🇺🇸 USAF — Project Blue Book
En septiembre de 1959, un piloto de Dover AFB observó un fenómeno aéreo inusual sobre las Azores. Se trataba de una bola de fuego con una cola azul-verde que se estimó entre 1000 y 2000 pies de largo. El objeto apareció repentinamente, descendiendo hacia la Tierra a una velocidad mucho más lenta que una estrella fugaz. Aunque inicialmente se pensó que podría ser un cohete o un meteorito, los datos no permitieron una conclusión definitiva. El piloto lo vio desintegrarse en llamas a unos 12.000 pies, con un color naranja intenso.

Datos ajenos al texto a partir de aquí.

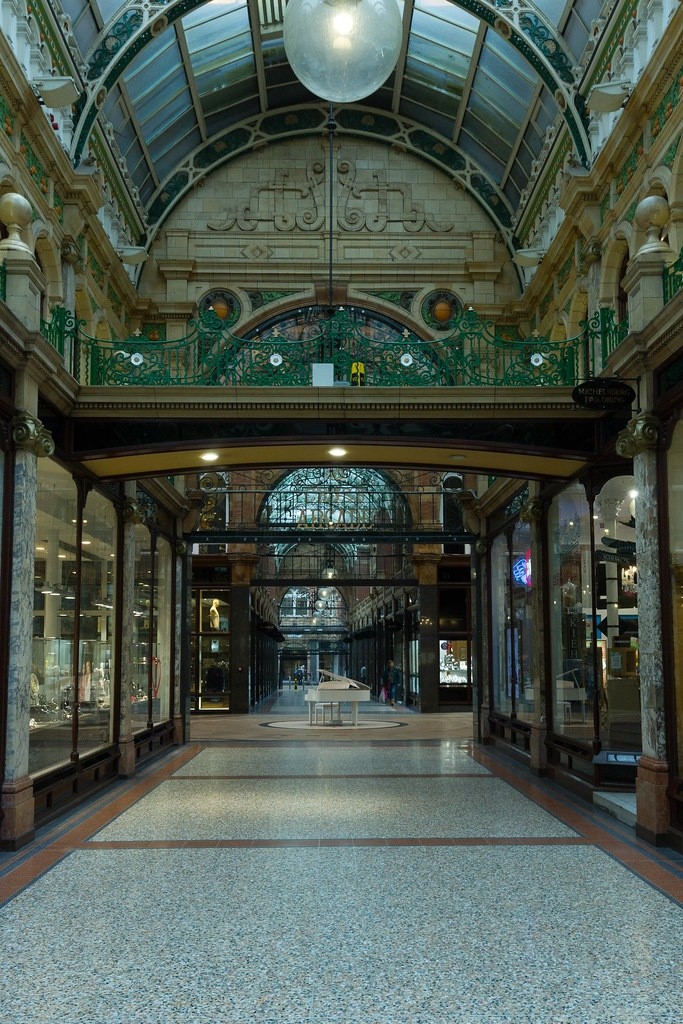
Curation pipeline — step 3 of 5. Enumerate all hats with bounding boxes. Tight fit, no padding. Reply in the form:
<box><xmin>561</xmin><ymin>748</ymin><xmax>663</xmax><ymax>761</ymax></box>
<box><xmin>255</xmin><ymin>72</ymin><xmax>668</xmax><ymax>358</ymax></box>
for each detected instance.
<box><xmin>387</xmin><ymin>660</ymin><xmax>394</xmax><ymax>666</ymax></box>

La observación fue registrada como parte del Proyecto 10073, un programa de la Fuerza Aérea estadounidense dedicado al estudio de avistamientos de ovnis. A pesar de que se consideró la posibilidad de un meteorito, la lentitud del objeto y su comportamiento inusual generaron dudas. El informe concluyó que probablemente se trataba de un bólido, pero no se descartaron otras explicaciones. El testimonio del piloto, junto con las condiciones climáticas y la descripción detallada del evento, contribuyeron a un análisis que, aunque no concluyente, añadió un caso más a la larga lista de fenómenos aéreos no identificados.